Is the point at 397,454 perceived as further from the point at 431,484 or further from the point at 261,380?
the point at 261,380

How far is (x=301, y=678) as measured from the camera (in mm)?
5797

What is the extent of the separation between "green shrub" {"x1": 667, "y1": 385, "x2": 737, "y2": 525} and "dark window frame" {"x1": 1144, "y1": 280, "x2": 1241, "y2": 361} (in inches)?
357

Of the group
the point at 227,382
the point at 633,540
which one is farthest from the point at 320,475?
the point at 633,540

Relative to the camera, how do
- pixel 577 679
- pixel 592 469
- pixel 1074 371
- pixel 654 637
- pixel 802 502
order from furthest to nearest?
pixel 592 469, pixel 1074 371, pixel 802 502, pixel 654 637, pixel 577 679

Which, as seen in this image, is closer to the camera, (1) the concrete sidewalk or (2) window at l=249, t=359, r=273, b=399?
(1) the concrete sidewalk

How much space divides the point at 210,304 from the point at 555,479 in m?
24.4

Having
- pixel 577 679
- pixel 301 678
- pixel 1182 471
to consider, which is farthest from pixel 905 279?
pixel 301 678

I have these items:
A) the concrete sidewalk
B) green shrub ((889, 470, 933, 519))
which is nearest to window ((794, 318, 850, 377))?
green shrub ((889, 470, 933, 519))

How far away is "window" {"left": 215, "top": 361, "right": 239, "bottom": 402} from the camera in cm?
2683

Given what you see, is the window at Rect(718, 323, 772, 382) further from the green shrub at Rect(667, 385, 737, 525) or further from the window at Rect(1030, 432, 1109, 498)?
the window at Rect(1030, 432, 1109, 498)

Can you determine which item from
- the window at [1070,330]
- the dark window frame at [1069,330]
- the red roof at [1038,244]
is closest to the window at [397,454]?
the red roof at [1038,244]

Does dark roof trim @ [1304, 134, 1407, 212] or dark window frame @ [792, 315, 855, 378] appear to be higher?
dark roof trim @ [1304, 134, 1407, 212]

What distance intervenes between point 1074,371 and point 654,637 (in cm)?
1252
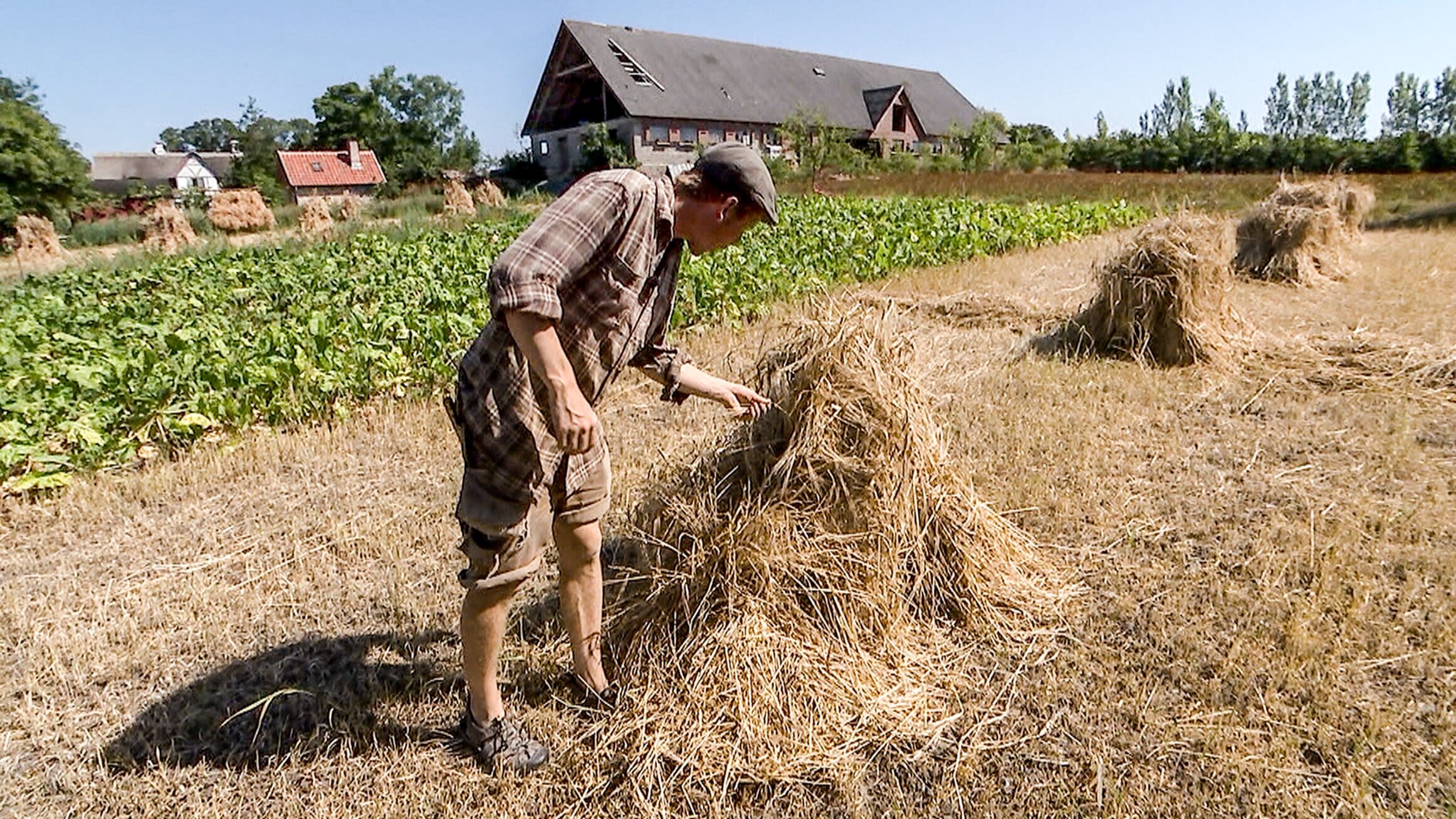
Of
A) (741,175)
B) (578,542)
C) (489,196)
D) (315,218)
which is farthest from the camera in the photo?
(489,196)

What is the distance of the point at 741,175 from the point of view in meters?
2.16

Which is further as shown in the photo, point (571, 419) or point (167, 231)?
point (167, 231)

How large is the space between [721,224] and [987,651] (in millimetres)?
2021

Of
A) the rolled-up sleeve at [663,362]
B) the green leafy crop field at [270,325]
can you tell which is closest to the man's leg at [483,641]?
the rolled-up sleeve at [663,362]

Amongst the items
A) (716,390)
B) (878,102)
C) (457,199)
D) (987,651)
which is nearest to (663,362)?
(716,390)

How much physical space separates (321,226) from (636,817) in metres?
27.6

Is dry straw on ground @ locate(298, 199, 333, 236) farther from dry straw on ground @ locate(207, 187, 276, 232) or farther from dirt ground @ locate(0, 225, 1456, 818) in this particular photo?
dirt ground @ locate(0, 225, 1456, 818)

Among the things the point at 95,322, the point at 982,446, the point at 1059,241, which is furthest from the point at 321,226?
the point at 982,446

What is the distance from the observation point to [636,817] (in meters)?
2.46

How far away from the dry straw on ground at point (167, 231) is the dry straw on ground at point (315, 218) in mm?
3143

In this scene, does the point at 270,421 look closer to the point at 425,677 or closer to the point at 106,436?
the point at 106,436

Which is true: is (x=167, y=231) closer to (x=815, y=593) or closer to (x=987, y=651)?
(x=815, y=593)

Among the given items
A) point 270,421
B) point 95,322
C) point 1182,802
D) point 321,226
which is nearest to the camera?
point 1182,802

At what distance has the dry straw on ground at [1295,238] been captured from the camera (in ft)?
35.5
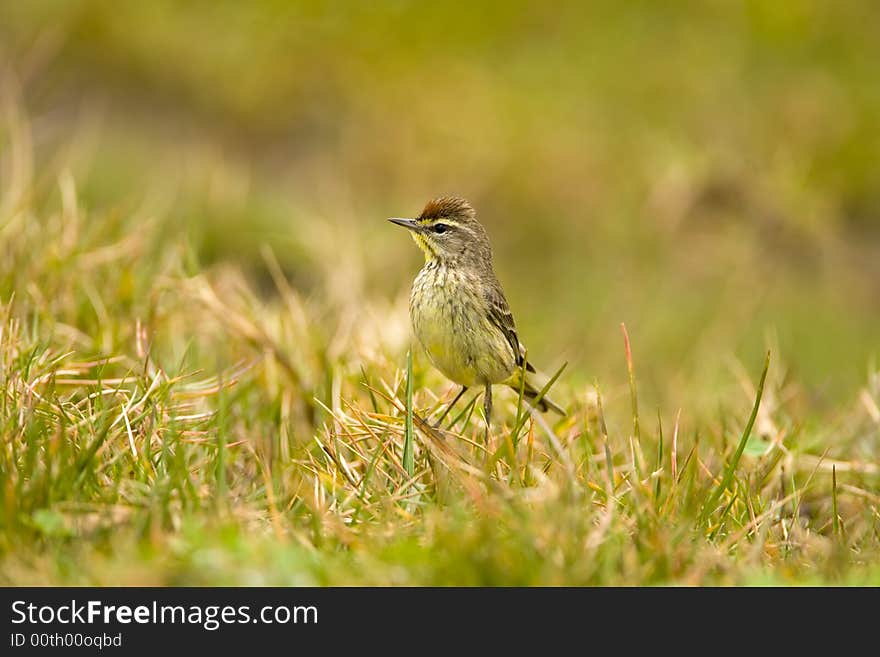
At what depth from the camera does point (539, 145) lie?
39.0 ft

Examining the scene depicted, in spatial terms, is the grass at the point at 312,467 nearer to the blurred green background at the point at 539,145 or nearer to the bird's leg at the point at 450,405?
the bird's leg at the point at 450,405

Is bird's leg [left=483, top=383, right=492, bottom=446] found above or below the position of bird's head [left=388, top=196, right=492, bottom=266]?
below

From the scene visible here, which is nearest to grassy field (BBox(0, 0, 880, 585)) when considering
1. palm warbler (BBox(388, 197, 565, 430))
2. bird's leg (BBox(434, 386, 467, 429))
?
bird's leg (BBox(434, 386, 467, 429))

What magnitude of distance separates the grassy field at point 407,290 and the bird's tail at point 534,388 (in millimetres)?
78

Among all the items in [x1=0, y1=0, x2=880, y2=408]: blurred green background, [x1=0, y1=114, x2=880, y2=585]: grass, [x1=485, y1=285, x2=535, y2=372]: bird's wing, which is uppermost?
[x1=0, y1=0, x2=880, y2=408]: blurred green background

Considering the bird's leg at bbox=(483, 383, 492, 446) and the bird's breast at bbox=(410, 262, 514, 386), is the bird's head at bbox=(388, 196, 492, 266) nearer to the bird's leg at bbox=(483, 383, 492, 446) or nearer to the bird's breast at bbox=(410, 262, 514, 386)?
the bird's breast at bbox=(410, 262, 514, 386)

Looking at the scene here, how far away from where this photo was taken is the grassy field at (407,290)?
11.7 feet

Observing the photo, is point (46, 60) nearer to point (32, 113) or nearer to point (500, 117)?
point (32, 113)

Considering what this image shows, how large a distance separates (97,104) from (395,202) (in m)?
3.56

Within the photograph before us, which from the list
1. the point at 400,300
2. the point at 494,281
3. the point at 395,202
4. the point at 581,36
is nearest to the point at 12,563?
the point at 494,281

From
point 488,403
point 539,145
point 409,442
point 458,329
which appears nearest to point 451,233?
point 458,329

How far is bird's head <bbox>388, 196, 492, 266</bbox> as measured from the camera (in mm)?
5184

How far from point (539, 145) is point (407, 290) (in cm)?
451

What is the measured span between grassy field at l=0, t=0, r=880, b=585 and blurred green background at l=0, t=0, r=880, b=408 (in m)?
0.04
------
Set down the complete material exactly, but do not include the images.

Is the point at 397,454 perceived as further from the point at 431,484 or further from the point at 261,380?
the point at 261,380

How far is (x=301, y=678) as measured from the camera (in mm)?
5797

What is the extent of the separation between "green shrub" {"x1": 667, "y1": 385, "x2": 737, "y2": 525} and "dark window frame" {"x1": 1144, "y1": 280, "x2": 1241, "y2": 361} (in inches)?
357

Of the group
the point at 227,382
the point at 633,540
which one is farthest from the point at 320,475?
the point at 633,540

Relative to the camera, how do
- pixel 577 679
- pixel 592 469
- pixel 1074 371
- pixel 654 637
- pixel 802 502
order from furthest to nearest?
pixel 592 469, pixel 1074 371, pixel 802 502, pixel 654 637, pixel 577 679

Which, as seen in this image, is closer to the camera, (1) the concrete sidewalk or (2) window at l=249, t=359, r=273, b=399?
(1) the concrete sidewalk

How much space divides the point at 210,304 from the point at 555,479 in m?
24.4

Having
- pixel 577 679
- pixel 301 678
- pixel 1182 471
to consider, which is farthest from pixel 905 279?
pixel 301 678

I have these items:
A) the concrete sidewalk
B) green shrub ((889, 470, 933, 519))
which is nearest to window ((794, 318, 850, 377))?
green shrub ((889, 470, 933, 519))

How far away is "window" {"left": 215, "top": 361, "right": 239, "bottom": 402} from the camera in cm?
2683

Given what you see, is the window at Rect(718, 323, 772, 382) further from the green shrub at Rect(667, 385, 737, 525) or further from the window at Rect(1030, 432, 1109, 498)?
the window at Rect(1030, 432, 1109, 498)

Can you determine which item from
- the window at [1070,330]
- the dark window frame at [1069,330]
- the red roof at [1038,244]
is closest to the window at [397,454]?
the red roof at [1038,244]

Does dark roof trim @ [1304, 134, 1407, 212] or dark window frame @ [792, 315, 855, 378] appear to be higher?
dark roof trim @ [1304, 134, 1407, 212]

What distance intervenes between point 1074,371 and point 654,637 (in cm)?
1252
Of
A) (741,175)
B) (578,542)
C) (489,196)
D) (315,218)
which is farthest from the camera in the photo?
(489,196)

What is the distance of the point at 741,175 from the point of view in meters?
2.16

Which is further as shown in the photo, point (571, 419) or point (167, 231)?
point (167, 231)

How large is the space between [721,224] and [987,651] (in millimetres)?
2021

Of
A) the rolled-up sleeve at [663,362]
B) the green leafy crop field at [270,325]
can you tell which is closest to the man's leg at [483,641]?
the rolled-up sleeve at [663,362]

Amongst the items
A) (716,390)
B) (878,102)
C) (457,199)
D) (987,651)
which is nearest to (663,362)?
(716,390)

How much physical space separates (321,226) from (636,817) in metres?
27.6

Is dry straw on ground @ locate(298, 199, 333, 236) farther from dry straw on ground @ locate(207, 187, 276, 232) or farther from dirt ground @ locate(0, 225, 1456, 818) in this particular photo?
dirt ground @ locate(0, 225, 1456, 818)

Among the things the point at 95,322, the point at 982,446, the point at 1059,241, which is furthest from the point at 321,226?
the point at 982,446

What is the distance from the observation point to [636,817] (in meters)?
2.46

How far away from the dry straw on ground at point (167, 231) is the dry straw on ground at point (315, 218) in mm?
3143

In this scene, does the point at 270,421 look closer to the point at 425,677 or closer to the point at 106,436?
the point at 106,436

Which is true: is (x=167, y=231) closer to (x=815, y=593) or closer to (x=987, y=651)?
(x=815, y=593)

Among the given items
A) point 270,421
B) point 95,322
C) point 1182,802
D) point 321,226
which is nearest to the camera?
point 1182,802

At what distance has the dry straw on ground at [1295,238] been captured from the camera (in ft)?
35.5
At what depth from the camera does point (539, 145) lie?
39.0 ft

Examining the scene depicted, in spatial terms, is the grass at the point at 312,467 nearer to the blurred green background at the point at 539,145 or nearer to the bird's leg at the point at 450,405?
the bird's leg at the point at 450,405

Is bird's leg [left=483, top=383, right=492, bottom=446] found above or below the position of bird's head [left=388, top=196, right=492, bottom=266]?
below

From the scene visible here, which is nearest to grassy field (BBox(0, 0, 880, 585)) when considering
1. palm warbler (BBox(388, 197, 565, 430))
2. bird's leg (BBox(434, 386, 467, 429))
?
bird's leg (BBox(434, 386, 467, 429))

What magnitude of distance separates the grassy field at point 407,290 and the bird's tail at point 534,388 (in millimetres)?
78

Among all the items in [x1=0, y1=0, x2=880, y2=408]: blurred green background, [x1=0, y1=114, x2=880, y2=585]: grass, [x1=485, y1=285, x2=535, y2=372]: bird's wing, which is uppermost?
[x1=0, y1=0, x2=880, y2=408]: blurred green background

Considering the bird's leg at bbox=(483, 383, 492, 446) and the bird's breast at bbox=(410, 262, 514, 386), is the bird's head at bbox=(388, 196, 492, 266) nearer to the bird's leg at bbox=(483, 383, 492, 446) or nearer to the bird's breast at bbox=(410, 262, 514, 386)?
the bird's breast at bbox=(410, 262, 514, 386)

Looking at the scene here, how far away from where this photo was taken is the grassy field at (407,290)?
11.7 feet

Observing the photo, is point (46, 60) nearer to point (32, 113) or nearer to point (500, 117)?
point (32, 113)

Considering what this image shows, how large a distance separates (97,104) from (395,202) (in m)?
3.56

Within the photograph before us, which from the list
1. the point at 400,300
2. the point at 494,281
3. the point at 395,202
4. the point at 581,36
is nearest to the point at 12,563?
the point at 494,281

From
point 488,403
point 539,145
point 409,442
point 458,329
which appears nearest to point 451,233?
point 458,329

How far is bird's head <bbox>388, 196, 492, 266</bbox> as measured from the camera (in mm)?
5184

How far from point (539, 145) is point (407, 290) (in cm)?
451

What is the measured span between grassy field at l=0, t=0, r=880, b=585 and blurred green background at l=0, t=0, r=880, b=408 (in m)?
0.04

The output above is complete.